|M.Sc Student||Raz Maor|
|Subject||Optimal Self-Organization and Self-Assembly in Multi-Robot|
|Department||Department of Autonomous Systems and Robotics||Supervisor||Full Professor Gurfil Pinchas|
|Full Thesis text|
In swarms of robots, two typical tasks should be achieved. One of them involves the assembly of a group of physically separated robots into a single unit. Once the robots are getting sufficiently close, collision avoidance strategies are mandatory.
This research addresses the problem of collision avoidance, by deriving an autonomous control law that enables the robots to avoid obstacles. In this development, a controller based on the artificial potential method was analytically derived, assuming that each obstacle remains static.
Moreover, an experimental validation of the controller was performed, in which the obstacles were allowed to slowly move, and still the controller enabled the robots to follow the desired target free of collisions.
The problem of assembly of a number of robots into a single unit was explored as well. The dynamics of the system under two different cyclic pursuit schemes was investigated, and conditions for stability and asymptotic convergence were derived.

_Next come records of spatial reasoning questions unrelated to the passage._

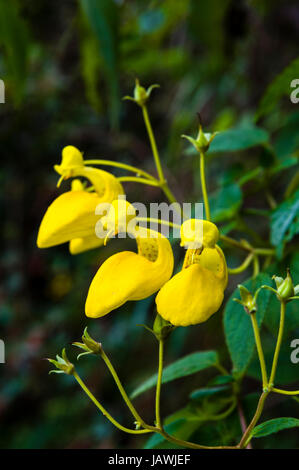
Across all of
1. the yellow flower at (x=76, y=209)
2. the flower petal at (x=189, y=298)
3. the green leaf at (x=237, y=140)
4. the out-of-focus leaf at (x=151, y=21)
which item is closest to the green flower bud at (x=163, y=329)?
the flower petal at (x=189, y=298)

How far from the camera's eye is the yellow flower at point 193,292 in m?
0.35

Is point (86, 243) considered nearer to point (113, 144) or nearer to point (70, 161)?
point (70, 161)

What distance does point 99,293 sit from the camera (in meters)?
0.38

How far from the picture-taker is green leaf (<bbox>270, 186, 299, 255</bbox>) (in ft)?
1.58

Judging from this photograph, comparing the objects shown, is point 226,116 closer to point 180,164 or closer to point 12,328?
point 180,164

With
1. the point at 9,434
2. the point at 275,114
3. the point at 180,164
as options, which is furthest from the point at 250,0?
the point at 9,434

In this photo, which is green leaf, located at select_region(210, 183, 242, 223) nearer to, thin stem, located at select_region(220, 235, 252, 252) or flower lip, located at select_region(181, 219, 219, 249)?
thin stem, located at select_region(220, 235, 252, 252)

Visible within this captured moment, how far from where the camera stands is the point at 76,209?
43 cm

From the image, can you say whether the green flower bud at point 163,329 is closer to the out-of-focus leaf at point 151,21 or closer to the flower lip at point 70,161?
the flower lip at point 70,161

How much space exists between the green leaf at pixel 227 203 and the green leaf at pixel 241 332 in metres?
0.13

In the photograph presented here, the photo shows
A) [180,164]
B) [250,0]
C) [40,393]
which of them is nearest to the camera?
[250,0]

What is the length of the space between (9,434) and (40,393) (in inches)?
6.3

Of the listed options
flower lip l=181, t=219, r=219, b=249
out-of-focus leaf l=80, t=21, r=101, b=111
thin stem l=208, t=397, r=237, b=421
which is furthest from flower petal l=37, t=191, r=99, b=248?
out-of-focus leaf l=80, t=21, r=101, b=111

These algorithms were experimentally assessed showing good performances on real-time systems.
Every control law developed in this work required a full state feedback, consisting of position, velocity, heading angle and angular velocity of the robot. However, in the utilized experimental setup, the velocity is not a measurable state and all the measured signals are highly noisy. Therefore, estimation and filtering is mandatory, and to that end an Extended Kalman Filter (EKF) was developed. The EKF was assessed by Monte Carlo (MC) simulations, and then implemented in the experimental setup for both scenarios, collision avoidance and self-assembly.
The experimental setup consisted of an air-table and floating robots equipped with thrusters providing forces and torques. The sensors of the robots included accelerometers, gyros and magnetometers. There was also an overhead camera that provided measurements of position and heading. A ground unit was used for receiving sensor data, implementing the above algorithms, and sending control commands to the robots.